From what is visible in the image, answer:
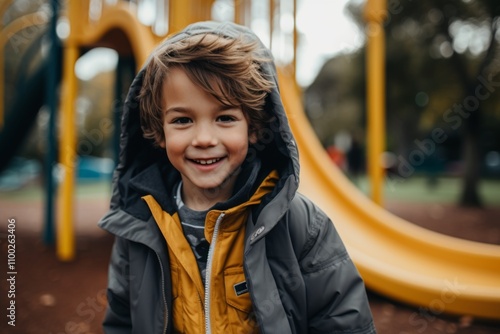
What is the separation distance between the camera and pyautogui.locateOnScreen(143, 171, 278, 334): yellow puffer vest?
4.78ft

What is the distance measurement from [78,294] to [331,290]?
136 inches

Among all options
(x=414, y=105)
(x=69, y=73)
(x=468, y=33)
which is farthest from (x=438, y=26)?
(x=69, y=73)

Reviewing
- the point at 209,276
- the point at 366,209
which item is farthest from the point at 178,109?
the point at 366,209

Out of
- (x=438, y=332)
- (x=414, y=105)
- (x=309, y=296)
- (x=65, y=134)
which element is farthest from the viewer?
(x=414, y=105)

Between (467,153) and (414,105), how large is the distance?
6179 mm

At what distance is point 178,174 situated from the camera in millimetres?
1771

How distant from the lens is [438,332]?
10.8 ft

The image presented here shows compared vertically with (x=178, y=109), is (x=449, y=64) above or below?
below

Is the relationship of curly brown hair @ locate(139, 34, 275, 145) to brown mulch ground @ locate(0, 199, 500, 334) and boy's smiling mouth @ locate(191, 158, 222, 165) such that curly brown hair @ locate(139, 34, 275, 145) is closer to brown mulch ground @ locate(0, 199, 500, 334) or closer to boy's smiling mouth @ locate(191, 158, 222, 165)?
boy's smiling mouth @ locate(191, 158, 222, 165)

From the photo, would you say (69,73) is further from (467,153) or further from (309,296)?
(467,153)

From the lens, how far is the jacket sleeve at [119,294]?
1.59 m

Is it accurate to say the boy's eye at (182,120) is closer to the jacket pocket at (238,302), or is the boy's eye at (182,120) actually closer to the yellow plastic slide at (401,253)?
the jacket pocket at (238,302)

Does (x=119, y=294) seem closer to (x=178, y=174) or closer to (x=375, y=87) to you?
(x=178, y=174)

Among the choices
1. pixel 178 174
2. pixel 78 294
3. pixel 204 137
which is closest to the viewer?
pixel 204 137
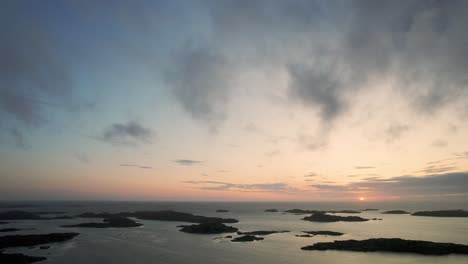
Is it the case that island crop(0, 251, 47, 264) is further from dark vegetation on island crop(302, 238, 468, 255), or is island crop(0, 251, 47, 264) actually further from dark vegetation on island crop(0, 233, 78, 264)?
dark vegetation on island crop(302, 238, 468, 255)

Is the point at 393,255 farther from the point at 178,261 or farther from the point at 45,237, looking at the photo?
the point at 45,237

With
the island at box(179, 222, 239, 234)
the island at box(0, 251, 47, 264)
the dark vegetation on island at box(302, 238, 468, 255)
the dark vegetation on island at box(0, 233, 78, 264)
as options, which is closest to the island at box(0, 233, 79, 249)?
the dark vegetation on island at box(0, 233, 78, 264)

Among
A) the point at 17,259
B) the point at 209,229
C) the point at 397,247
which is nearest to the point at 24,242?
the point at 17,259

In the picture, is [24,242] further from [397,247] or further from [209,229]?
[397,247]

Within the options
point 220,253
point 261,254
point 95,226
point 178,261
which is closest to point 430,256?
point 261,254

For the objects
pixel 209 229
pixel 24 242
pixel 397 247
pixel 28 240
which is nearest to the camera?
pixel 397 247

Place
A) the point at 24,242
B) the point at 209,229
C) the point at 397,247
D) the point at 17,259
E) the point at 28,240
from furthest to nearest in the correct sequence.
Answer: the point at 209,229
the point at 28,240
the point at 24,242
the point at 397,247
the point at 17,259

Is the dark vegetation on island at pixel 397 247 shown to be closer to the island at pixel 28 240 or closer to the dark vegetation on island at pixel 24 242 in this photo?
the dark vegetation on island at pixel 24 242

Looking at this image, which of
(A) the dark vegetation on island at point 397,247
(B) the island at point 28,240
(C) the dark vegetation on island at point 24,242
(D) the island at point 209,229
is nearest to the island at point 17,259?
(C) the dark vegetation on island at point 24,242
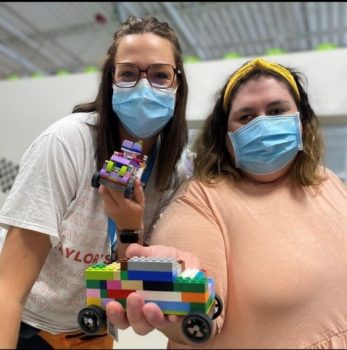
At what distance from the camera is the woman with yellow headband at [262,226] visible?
****************************************
### Description of the task
Images do not belong in the copy; reproduce all other parts of the records above verbatim.

### Output below
From what is visible in the image, answer:
What is the separation distance between the camera and pyautogui.locateOnScreen(143, 171, 278, 334): yellow puffer vest?
4.78ft

What is the distance measurement from [78,294] to [331,290]?
136 inches

Among all options
(x=414, y=105)
(x=69, y=73)
(x=468, y=33)
which is farthest from (x=438, y=26)?
(x=69, y=73)

Reviewing
- the point at 209,276
- the point at 366,209
which item is farthest from the point at 178,109?
the point at 366,209

Out of
- (x=438, y=332)
- (x=414, y=105)
- (x=309, y=296)
- (x=65, y=134)
which element is farthest from the viewer?
(x=414, y=105)

Between (467,153) and (414,105), how large is the distance?
6179 mm

At what distance is point 178,174 situated from the camera in millimetres?
1771

How distant from the lens is [438,332]?
10.8 ft

The image presented here shows compared vertically with (x=178, y=109), is (x=449, y=64) above or below?
below

Is the relationship of curly brown hair @ locate(139, 34, 275, 145) to brown mulch ground @ locate(0, 199, 500, 334) and boy's smiling mouth @ locate(191, 158, 222, 165) such that curly brown hair @ locate(139, 34, 275, 145) is closer to brown mulch ground @ locate(0, 199, 500, 334) or closer to boy's smiling mouth @ locate(191, 158, 222, 165)?
boy's smiling mouth @ locate(191, 158, 222, 165)

From the photo, would you say (69,73) is further from (467,153) or further from (309,296)?
(467,153)

From the lens, how far is the jacket sleeve at [119,294]?
1.59 m

Is it accurate to say the boy's eye at (182,120) is closer to the jacket pocket at (238,302), or is the boy's eye at (182,120) actually closer to the yellow plastic slide at (401,253)?
the jacket pocket at (238,302)

Does (x=119, y=294) seem closer to (x=178, y=174) or closer to (x=375, y=87) to you?
(x=178, y=174)

Among the choices
1. pixel 178 174
2. pixel 78 294
3. pixel 204 137
which is closest to the viewer?
pixel 204 137
Is it the case that island crop(0, 251, 47, 264) is further from dark vegetation on island crop(302, 238, 468, 255), or is island crop(0, 251, 47, 264) actually further from dark vegetation on island crop(0, 233, 78, 264)?
dark vegetation on island crop(302, 238, 468, 255)

Is the point at 393,255 farther from the point at 178,261 or farther from the point at 45,237, looking at the photo?
the point at 45,237

With
the island at box(179, 222, 239, 234)
the island at box(0, 251, 47, 264)
the dark vegetation on island at box(302, 238, 468, 255)
the dark vegetation on island at box(0, 233, 78, 264)
as options, which is closest to the island at box(0, 233, 79, 249)?
the dark vegetation on island at box(0, 233, 78, 264)

Among
A) the point at 17,259
B) the point at 209,229
C) the point at 397,247
which is nearest to the point at 24,242?
the point at 17,259

In the picture, is [24,242] further from [397,247] or further from [209,229]?
[397,247]

Within the options
point 220,253
point 261,254
point 95,226
point 178,261
which is closest to point 430,256?
point 261,254

For the objects
pixel 209 229
pixel 24 242
pixel 397 247
pixel 28 240
which is nearest to the camera?
pixel 397 247

Place
A) the point at 24,242
B) the point at 209,229
C) the point at 397,247
D) the point at 17,259
E) the point at 28,240
from furthest to nearest in the correct sequence.
Answer: the point at 209,229
the point at 28,240
the point at 24,242
the point at 397,247
the point at 17,259

Is the dark vegetation on island at pixel 397 247 shown to be closer to the island at pixel 28 240 or closer to the dark vegetation on island at pixel 24 242 in this photo?
the dark vegetation on island at pixel 24 242

Looking at this image, which of
(A) the dark vegetation on island at point 397,247
(B) the island at point 28,240
(C) the dark vegetation on island at point 24,242
(D) the island at point 209,229
is nearest to the island at point 17,259?
(C) the dark vegetation on island at point 24,242
At what distance from the camera is the woman with yellow headband at [262,226] visible?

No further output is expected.